At first the questions seemed normal, if a bit unusual. The caller asked her to pick a number between one and three. He asked if she had heard of a certain brand. He wanted to know how many people would she tell if she won the contest.
Then the caller told her to have the manager kneel down, call him a slave, pig or dog and put her feet on him like a footstool. Mrs. Denham said: "I said to the manager, ‘This is really bizarre’. He said he had checked it with the finance department and knew the person on the phone and it was all genuine."
Even after her family finished shopping, she stayed while they went home. Two and a half hours later, the call ended, and the store paid for her to take a taxi home. "I left there thinking I had won £1,500 and other things like a television, kitchen grille and an iron," said Mrs. Denham.
Yet the call had been a hoax. (The store eventually offered her a £100 cheque and £100 worth of store vouchers for her trouble, and they warned other stores, since two more calls had taken place.) Mrs Denham said "He was an older man, probably in his 40s, and he sounded very genuine. It sounded like a genuine competition or I would never have gone through with it." She said she didn’t know what the caller got out of it.
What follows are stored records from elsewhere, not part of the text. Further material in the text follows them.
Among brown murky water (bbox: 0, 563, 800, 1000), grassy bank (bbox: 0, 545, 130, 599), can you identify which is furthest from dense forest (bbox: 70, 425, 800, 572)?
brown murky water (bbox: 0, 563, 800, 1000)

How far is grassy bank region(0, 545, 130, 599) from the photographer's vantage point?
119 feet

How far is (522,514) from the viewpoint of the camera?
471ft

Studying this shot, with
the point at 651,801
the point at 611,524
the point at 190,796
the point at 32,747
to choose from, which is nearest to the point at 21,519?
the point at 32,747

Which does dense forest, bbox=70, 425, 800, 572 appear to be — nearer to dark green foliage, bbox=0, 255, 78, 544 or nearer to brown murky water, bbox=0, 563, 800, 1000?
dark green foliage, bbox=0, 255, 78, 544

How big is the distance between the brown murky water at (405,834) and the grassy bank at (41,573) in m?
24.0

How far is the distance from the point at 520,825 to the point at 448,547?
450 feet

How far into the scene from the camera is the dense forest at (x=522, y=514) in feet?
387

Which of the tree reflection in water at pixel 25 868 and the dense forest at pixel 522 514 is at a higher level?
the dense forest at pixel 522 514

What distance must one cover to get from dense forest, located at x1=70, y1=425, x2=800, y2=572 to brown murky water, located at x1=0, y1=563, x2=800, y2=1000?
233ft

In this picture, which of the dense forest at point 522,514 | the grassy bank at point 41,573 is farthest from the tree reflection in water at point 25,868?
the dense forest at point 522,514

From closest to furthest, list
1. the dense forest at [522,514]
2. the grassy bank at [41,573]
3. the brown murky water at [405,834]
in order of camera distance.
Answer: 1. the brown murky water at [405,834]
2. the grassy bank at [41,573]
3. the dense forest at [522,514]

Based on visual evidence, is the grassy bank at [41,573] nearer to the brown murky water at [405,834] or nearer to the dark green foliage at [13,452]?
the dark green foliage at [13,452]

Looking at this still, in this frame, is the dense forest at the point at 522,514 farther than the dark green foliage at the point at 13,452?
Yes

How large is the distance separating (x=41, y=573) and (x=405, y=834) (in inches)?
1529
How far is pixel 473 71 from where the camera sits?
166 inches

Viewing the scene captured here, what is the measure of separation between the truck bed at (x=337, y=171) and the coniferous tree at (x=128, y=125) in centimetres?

This is a milder version of hoax calls that have gotten the person answering to do all sorts of odd, and sometimes criminal, things. This call was strange, but stopped before it got to that level. What would a transcript of this call be like? How would someone slightly escalate the weirdness? It’s likely the caller was able to fool everyone because he had authority since he used the name of someone from the "main office" to fool the store manager. And the victim trusted the Farmfoods store and was hoping she would win a prize, so she was willing to comply.
This type of hoax or prank is very common – taking someone in a normal setting and slowly ratcheting up the strange.